On Apr 8, 2:43 pm, Scott Newman <snewma...@gmail.com> wrote:
> > I've been looking at a couple of RIA frameworks, namely Sproutcore and
> > Cappuccino.  The feel a bit too heavy for me.  Sproutcore does not
> > integrate well with Django
> > The reason I'm posting is to ask the community if they have know of
> > anything that is at a higher level than jQuery + jQuery UI and a lower
> > level than Sproutcore/Cappuccino.  I'd like to find something that has
> > this kind of stuff in it:
> > - Client-side Javascript MVC implementation (Both Sproutcore and
> > Cappuccino have controllers and view)
> > - Easy layouts (I really 
> > likehttp://cappuccino.org/learn/tutorials/automatic-layout/)

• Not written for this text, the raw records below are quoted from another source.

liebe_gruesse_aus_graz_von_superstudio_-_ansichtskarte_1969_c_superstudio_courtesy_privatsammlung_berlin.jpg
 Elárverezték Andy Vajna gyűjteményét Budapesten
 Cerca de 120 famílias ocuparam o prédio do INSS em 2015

> > - Data bindings (Step 4 
> > onhttp://www.sproutcore.com/documentation/hello-world-tutorial-2-your-f...)
>
> When I looked into some of the heavier JavaScript application
> frameworks such as SproutCore, Cappucino, and ExtJS, the biggest
> hurdle I faced was my own approach.
>
> These frameworks are designed to build complete web applications, not
> to be sprinkled within Django template files the way I might do with
> jQuery. After talking with Erich from the SproutCore project, I
> decided the best approach was to build the entire front-end
> application in static HTML, CSS, and JavaScript, relying on ajax calls
> to Django URLs for backend data. (I use Apache to serve my static HTML/
> JS/CSS files and don't even process them with Django to save the
> overhead)
>
> Even with my jQuery projects, my initial results were a morass of
> spaghetti code because I was approaching my client-side projects as a
> web developer, relying on my experience with what I'd call "request
> and response" thinking. I had to study the practices of traditional
> stateful, event-driven desktop application development before my
> attempts at these projects went more smoothly. (and I'm still
> learning!)
>
> If you settle on a client-side MVC framework, you'll probably want to
> keep the frontend and backend completely separate and use Django for
> web services calls to send and receive data to the frontend. The
> client-side controllers will handle the data calls and binding to the
> UI controls in the view. If instead you want a site that's mostly
> driven by Django but has some extra functionality, I'd probably stick
> with something lighter like jQuery.
>
> I know this isn't the answer to your question, but since I've faced
> the same issues, I thought I'd share. Hope this helps.